[gclist] Garbage collection and XML

Richard A. O'Keefe ok@atlas.otago.ac.nz
Tue, 6 Mar 2001 10:48:19 +1300 (NZDT)

	Really interesting results.  What you have shown here, though,
	does not seem to be that DOM API is terribly bad for memory savings.
	Rather, it seems to show that DOM implementations should use shared

If you follow the letter of the DOM specification (the CORBA IDL, not the
Java and Javascript bindings) that is not *allowed*.

I think you may have overlooked one point I made, which is that the
DOM flatly and unconditionally *requires* that strings be sequences of
16-bit characters.  That's a factor of two overhead in space, even if
a DOM implementation *were* to use shared strings.
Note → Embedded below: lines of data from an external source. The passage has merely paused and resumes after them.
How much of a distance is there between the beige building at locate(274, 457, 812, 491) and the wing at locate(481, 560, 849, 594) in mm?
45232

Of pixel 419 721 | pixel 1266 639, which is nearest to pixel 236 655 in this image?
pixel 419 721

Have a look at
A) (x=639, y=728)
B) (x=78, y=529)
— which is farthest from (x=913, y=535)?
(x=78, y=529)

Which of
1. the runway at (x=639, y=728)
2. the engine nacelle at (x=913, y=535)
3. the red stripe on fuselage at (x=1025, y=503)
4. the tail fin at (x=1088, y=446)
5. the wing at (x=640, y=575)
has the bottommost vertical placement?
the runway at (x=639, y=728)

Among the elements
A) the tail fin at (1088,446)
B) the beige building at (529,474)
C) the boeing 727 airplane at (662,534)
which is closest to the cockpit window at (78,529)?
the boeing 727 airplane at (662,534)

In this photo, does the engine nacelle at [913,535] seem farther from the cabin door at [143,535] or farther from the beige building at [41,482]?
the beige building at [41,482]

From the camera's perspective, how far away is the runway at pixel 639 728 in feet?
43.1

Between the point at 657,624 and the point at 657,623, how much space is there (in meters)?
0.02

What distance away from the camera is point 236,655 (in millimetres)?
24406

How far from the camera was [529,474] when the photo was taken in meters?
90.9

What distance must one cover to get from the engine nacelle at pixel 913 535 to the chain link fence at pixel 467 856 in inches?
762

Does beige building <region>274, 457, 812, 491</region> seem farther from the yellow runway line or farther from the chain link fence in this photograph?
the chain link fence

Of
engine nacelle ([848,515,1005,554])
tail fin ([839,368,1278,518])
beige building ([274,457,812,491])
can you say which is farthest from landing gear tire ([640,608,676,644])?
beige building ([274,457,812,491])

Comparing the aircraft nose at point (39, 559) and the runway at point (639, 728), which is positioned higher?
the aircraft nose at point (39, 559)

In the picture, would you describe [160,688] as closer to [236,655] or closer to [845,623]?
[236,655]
I think you may also have overlooked that for some kinds of documents,
there is a substantial saving to be made from sharing attribute
triples (Name,Type,Value), which the DOM forbids.  Not "the DOM does not
require" or "the DOM does not discuss", but "the DOM *forbids*".  You
cannot have shared attribute nodes and still call your interface "DOM".
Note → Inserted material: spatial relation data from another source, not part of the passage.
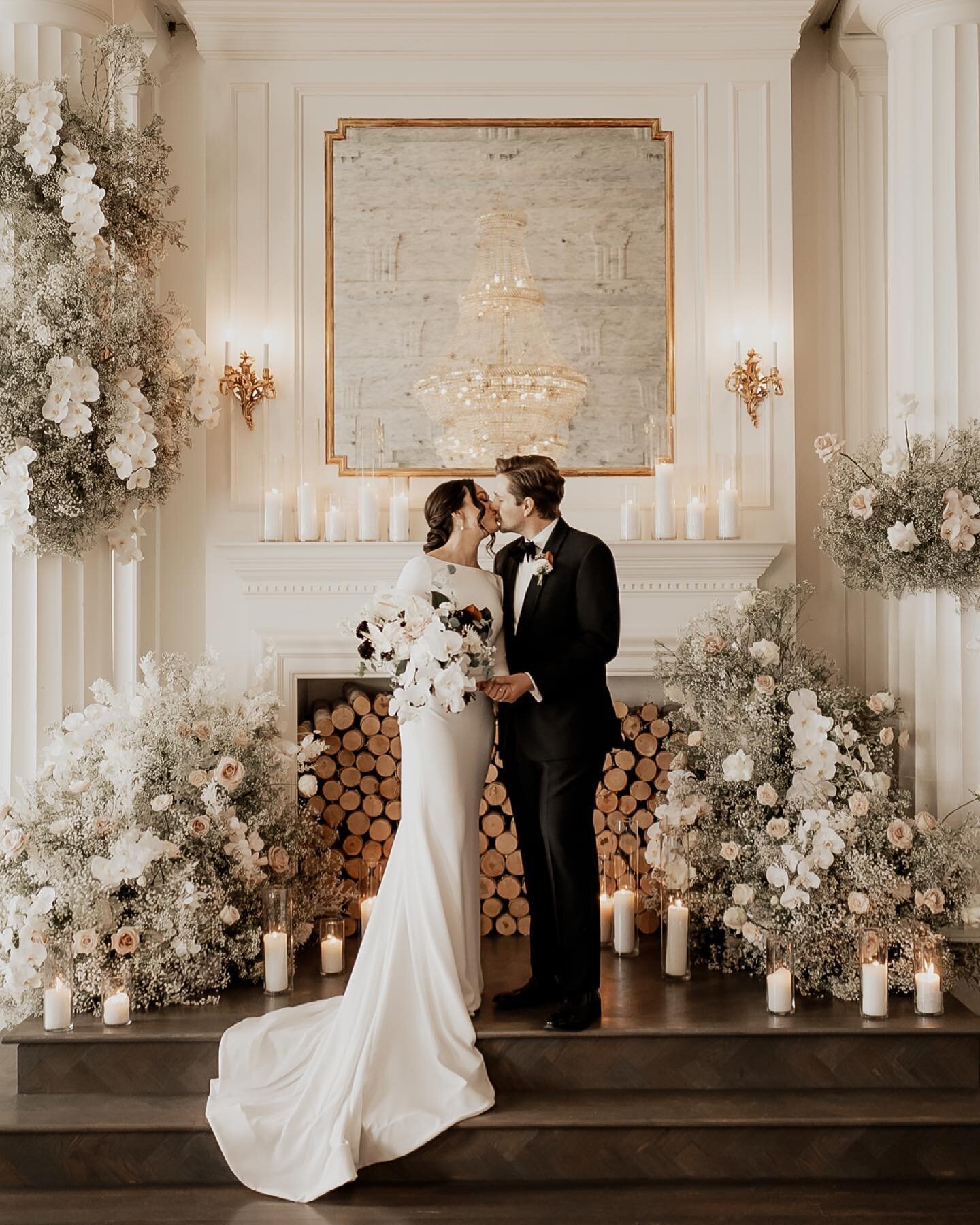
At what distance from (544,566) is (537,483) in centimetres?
28

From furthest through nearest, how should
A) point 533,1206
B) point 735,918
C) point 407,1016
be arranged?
point 735,918, point 407,1016, point 533,1206

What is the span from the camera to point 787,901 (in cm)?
382

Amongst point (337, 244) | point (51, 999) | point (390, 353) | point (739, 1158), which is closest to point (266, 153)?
point (337, 244)

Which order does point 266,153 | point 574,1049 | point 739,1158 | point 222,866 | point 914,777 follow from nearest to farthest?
point 739,1158
point 574,1049
point 222,866
point 914,777
point 266,153

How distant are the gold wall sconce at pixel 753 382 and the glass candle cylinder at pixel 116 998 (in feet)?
10.9

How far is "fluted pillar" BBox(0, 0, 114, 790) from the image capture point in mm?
4090

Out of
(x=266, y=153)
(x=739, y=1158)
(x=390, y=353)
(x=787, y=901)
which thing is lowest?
(x=739, y=1158)

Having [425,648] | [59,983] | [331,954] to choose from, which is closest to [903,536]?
[425,648]

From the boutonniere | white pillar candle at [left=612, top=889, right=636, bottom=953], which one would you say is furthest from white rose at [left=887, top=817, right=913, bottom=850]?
the boutonniere

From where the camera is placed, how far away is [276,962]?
3838 millimetres

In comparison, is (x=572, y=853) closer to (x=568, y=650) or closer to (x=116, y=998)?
(x=568, y=650)

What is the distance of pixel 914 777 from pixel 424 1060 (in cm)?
226

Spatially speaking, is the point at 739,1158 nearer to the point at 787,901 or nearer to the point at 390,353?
the point at 787,901

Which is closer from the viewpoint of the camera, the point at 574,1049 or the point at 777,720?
the point at 574,1049
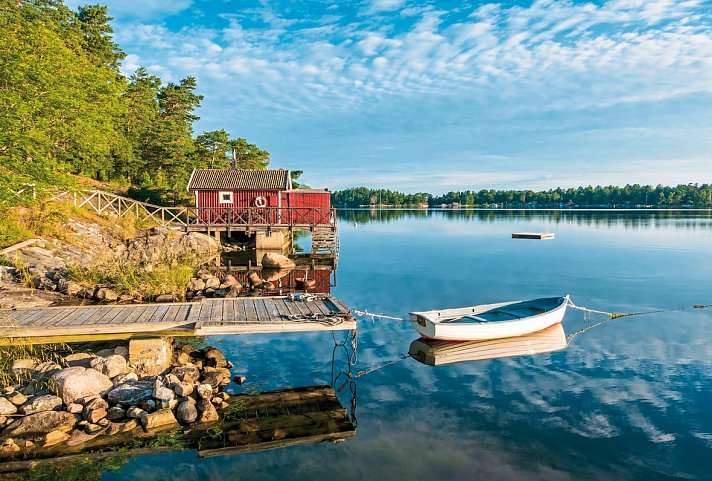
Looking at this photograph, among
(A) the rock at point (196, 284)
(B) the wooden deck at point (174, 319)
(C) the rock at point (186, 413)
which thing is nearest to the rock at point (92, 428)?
(C) the rock at point (186, 413)

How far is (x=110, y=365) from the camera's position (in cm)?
884

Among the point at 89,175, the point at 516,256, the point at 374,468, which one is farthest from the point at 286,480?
the point at 89,175

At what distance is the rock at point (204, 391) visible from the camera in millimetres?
8574

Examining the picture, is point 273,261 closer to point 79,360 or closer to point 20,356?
point 79,360

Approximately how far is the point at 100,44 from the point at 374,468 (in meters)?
49.4

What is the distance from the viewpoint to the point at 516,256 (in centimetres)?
3612

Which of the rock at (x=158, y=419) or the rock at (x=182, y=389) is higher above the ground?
the rock at (x=182, y=389)

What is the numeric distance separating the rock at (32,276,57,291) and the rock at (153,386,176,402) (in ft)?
29.7

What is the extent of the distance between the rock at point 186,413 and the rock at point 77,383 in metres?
1.47

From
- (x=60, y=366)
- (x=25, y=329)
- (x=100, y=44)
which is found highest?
(x=100, y=44)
	(1) If you look at the first result, and assume that you were
	using shared strings for DOM -- it would save nearly 1 meg.  In
	fact, if Java DOM used shared strings, it would be far more
	memory efficient than the non-shared case.. This holds for the
	rest of the examples as well.

In fact the space overheads for Java are considerably worse than that.
A Java object typically has 2 words of overhead.
A Java String object has 4 words of local data.
One of those words is a pointer to an array of Unicode characters.
(The idea is if you chop a string into substrings, the space cost per
substring is constant.)
An array of n Unicode characters will be (3 + ceiling(n/2)) words long.
The total is thus 36+4*ceiling(n/2) bytes for a string, where I assumed
4+4*ceiling(n/2) bytes.

To implement unique strings in Java would add to the space overhead
per string.

Having read the ECMAscript standard and Netscape's Javascript Reference
manual, it is clear that the space overheads for Javascript strings must
be comparable.

Note that in Java, string operations are guaranteed to return new objects,
so it is possible for a Java program to *tell* whether strings are shared
or not.  So it really isn't clear whether/how much sharing is allowed.
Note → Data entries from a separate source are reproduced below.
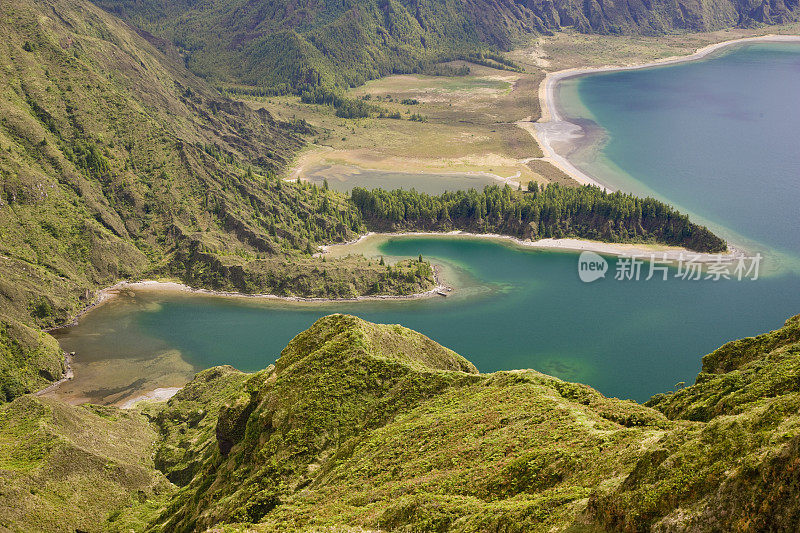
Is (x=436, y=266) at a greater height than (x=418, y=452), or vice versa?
(x=418, y=452)

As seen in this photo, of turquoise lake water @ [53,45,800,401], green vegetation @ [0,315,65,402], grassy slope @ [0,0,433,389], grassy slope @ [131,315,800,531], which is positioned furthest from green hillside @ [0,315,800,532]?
grassy slope @ [0,0,433,389]

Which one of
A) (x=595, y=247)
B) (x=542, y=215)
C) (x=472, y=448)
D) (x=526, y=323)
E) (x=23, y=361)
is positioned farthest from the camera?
(x=542, y=215)

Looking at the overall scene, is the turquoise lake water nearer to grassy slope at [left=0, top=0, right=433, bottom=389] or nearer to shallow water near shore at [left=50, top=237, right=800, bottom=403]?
shallow water near shore at [left=50, top=237, right=800, bottom=403]

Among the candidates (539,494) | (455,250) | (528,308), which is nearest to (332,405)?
(539,494)

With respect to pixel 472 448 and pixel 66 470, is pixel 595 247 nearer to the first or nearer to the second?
pixel 472 448

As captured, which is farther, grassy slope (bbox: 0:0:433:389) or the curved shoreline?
the curved shoreline

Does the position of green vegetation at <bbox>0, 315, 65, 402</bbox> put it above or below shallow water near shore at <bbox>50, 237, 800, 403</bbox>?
above

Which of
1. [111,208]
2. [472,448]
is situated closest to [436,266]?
[111,208]
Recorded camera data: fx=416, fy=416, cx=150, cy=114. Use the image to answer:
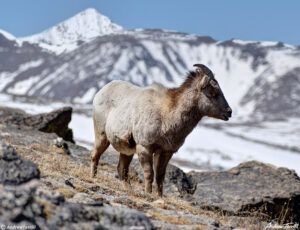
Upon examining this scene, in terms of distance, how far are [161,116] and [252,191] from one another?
7.10 meters

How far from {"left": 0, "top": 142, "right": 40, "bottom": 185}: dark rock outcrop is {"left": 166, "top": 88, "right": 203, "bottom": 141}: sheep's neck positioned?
17.7 feet

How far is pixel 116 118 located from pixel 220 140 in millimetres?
68235

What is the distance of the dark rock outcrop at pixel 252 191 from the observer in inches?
603

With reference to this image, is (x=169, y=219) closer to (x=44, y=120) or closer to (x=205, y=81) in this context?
(x=205, y=81)

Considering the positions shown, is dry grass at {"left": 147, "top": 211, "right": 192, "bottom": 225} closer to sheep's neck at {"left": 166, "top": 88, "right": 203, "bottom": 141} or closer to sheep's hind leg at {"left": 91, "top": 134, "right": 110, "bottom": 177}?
sheep's neck at {"left": 166, "top": 88, "right": 203, "bottom": 141}

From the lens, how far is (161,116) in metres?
11.1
	(2) I noticed that DOM's memory use for attributes is bad.  But it uses
	always about 3 times as much as the unshared model.  Again, this
	seems to show that it is sharing which has more effect than the fact
	one is following the DOM API spec.
Yes, but the DOM treats attributes (Name,Value) like any other kind of
node.  Every attribute node knows which Element node owns it; no kind
of sharing is allowed AT ALL.  To follow the DOM API spec *is* to refuse
to share attribute nodes.  I suggest reading the DOM specification.

	These observations lead to the following conclusion:
	While DOM API is not designed for writing memory efficient apps,
	the biggest problems in Java DOM stem not from the
	API spec, but the underlying implementation.

Three kinds of item:
1) strings
   Requiring that strings be sequences of 16-bit characters rather than
   UTF-8 or TR-8 encoded guarantees AT LEAST A FACTOR OF TWO compared
   with a more compact representation, even if strings are shared.

2) attributes
   AT LEAST A FACTOR OF TWO space cost would be incurred by all the
   cross-links you need to store, even if the DOM allowed sharing,
   which it doesn't.

3) elements
   AT LEAST A FACTOR OF TWO space cost would be incurred by all the
   cross-links you need to store, even if the DOM allowed charing,
   which it doesn't.

So AT LEAST A FACTOR OF TWO space cost is due simply to the requirements
of the DOM, however clever the implementor might be.  You *can't* match
the results I quoted and still have something even close to the DOM.

	    You might ask me, how do you know if Java does not use
	shared strings?

I don't think you noticed the word "estimate".  I was careful to say that
the "DOM" numbers, unlike the others, were NOT measured, but estimated.
(As it happens, I have a DOM in C which I wrote to be sure I understood it,
but once I had, the measured time overheads convinced me not to use it.)

In fact I did not account for all the overheads in Java.  The figures for
a Java implementation of the DOM would be considerably worse.